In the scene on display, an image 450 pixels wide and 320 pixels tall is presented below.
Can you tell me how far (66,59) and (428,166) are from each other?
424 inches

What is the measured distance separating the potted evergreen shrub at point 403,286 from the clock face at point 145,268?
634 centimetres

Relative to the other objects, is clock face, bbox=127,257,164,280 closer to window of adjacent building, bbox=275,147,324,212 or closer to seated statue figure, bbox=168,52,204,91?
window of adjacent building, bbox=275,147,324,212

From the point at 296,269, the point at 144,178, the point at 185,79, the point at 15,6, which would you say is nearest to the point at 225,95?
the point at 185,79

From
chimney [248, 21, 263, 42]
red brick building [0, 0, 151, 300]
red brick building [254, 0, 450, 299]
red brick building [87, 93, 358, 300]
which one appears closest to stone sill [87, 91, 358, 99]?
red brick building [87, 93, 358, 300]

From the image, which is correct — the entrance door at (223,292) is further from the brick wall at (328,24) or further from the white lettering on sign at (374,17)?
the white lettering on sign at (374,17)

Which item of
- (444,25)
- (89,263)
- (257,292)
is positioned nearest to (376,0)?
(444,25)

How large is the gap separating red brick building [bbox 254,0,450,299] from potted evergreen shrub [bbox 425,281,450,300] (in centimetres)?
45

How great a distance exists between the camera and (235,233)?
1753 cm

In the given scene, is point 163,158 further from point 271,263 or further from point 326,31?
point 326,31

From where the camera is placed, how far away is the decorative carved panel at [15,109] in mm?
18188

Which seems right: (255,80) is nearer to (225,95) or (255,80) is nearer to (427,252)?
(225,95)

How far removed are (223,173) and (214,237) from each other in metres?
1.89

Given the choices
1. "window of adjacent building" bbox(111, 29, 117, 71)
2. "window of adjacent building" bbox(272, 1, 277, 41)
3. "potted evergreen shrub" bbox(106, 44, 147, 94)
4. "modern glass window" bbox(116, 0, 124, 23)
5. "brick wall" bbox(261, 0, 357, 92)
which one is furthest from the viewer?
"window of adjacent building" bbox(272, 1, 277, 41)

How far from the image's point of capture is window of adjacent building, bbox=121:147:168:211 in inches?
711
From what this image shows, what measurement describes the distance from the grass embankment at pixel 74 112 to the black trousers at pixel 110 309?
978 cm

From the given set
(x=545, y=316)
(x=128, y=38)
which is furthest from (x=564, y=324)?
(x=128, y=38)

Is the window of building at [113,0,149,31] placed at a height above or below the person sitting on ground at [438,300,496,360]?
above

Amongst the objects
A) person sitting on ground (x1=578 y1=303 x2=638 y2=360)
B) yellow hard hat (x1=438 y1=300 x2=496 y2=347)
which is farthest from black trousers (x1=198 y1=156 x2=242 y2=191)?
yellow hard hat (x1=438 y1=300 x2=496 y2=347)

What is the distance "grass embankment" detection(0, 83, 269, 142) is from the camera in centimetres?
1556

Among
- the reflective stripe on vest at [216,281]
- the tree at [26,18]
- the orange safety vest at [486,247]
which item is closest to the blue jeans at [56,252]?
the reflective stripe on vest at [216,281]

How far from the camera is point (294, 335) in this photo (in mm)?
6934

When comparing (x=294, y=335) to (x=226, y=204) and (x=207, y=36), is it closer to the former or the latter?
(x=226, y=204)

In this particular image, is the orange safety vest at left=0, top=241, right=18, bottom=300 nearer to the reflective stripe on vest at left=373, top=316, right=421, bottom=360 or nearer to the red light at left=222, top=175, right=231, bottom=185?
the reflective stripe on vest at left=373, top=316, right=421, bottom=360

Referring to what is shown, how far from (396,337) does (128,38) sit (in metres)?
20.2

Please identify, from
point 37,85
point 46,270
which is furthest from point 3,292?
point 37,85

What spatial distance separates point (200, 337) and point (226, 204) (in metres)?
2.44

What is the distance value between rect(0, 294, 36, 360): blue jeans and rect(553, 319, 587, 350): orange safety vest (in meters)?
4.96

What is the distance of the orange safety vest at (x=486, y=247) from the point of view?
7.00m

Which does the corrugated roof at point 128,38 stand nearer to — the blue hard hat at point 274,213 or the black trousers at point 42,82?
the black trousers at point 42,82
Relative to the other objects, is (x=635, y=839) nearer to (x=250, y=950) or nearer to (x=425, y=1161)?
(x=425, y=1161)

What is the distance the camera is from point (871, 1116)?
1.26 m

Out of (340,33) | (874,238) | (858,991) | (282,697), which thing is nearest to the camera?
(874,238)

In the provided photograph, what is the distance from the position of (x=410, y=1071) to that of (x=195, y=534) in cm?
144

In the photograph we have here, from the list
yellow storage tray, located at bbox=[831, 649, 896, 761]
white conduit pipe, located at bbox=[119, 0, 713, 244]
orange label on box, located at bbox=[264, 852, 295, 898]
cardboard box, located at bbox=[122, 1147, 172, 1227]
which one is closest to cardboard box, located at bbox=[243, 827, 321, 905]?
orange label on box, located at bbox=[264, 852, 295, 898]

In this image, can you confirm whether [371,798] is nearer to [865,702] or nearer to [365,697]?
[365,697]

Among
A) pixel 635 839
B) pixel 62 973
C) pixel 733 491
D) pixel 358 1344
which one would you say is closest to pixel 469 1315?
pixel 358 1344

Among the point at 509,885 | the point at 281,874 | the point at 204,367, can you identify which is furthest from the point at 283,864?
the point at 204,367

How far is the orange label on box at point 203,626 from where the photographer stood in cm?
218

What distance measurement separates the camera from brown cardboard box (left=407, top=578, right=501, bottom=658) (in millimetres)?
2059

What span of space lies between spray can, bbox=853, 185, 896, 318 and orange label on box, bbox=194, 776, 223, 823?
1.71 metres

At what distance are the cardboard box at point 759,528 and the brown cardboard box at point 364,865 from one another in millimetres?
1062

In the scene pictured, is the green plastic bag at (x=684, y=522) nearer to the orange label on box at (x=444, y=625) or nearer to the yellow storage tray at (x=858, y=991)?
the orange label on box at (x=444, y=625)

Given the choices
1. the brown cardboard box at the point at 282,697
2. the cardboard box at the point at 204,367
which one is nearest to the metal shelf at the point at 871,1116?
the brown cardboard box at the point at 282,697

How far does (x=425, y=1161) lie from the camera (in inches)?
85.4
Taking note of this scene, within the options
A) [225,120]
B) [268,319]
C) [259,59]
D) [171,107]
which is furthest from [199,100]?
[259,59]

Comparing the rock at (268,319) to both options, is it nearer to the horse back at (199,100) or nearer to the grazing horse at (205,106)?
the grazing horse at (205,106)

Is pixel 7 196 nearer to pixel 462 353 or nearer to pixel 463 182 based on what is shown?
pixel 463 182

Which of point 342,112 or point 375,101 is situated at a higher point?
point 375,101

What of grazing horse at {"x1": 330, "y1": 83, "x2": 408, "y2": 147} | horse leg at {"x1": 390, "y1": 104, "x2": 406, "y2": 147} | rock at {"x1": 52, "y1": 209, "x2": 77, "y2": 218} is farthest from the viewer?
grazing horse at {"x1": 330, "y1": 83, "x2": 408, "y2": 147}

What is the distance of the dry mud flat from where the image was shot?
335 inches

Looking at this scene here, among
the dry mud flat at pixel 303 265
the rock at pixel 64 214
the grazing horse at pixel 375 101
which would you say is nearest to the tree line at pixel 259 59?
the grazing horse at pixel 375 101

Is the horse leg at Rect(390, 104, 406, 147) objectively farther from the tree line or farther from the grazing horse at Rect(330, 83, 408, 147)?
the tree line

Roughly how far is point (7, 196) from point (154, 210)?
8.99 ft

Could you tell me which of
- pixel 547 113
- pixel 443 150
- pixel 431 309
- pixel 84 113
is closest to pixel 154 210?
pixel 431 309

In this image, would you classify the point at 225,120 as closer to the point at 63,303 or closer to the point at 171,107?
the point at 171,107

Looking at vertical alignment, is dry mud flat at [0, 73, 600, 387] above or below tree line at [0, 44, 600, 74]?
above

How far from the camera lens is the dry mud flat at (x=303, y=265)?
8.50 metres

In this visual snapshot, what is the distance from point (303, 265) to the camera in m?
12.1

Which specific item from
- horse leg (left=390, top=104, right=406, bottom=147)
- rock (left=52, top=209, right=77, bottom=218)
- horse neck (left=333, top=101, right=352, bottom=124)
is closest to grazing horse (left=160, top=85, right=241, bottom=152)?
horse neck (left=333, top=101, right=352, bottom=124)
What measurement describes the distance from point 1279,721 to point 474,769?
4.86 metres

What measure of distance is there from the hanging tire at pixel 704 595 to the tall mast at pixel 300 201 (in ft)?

▸ **WHAT IS NEEDED**:
Arrange the records, from the start of the records through the line containing "634 centimetres", as a two-column CSV with the headers input_text and expected_output: one row per record, with its text and its answer each in a single quoted field and line breaks replaced by spaces.

▸ **RESULT OF THIS TASK**:
input_text,expected_output
"In the scene on display, an image 450 pixels wide and 320 pixels tall is presented below. Can you tell me how far (66,59) and (428,166) are from each other?","424 inches"
"What is the measured distance separating the potted evergreen shrub at point 403,286 from the clock face at point 145,268?","634 centimetres"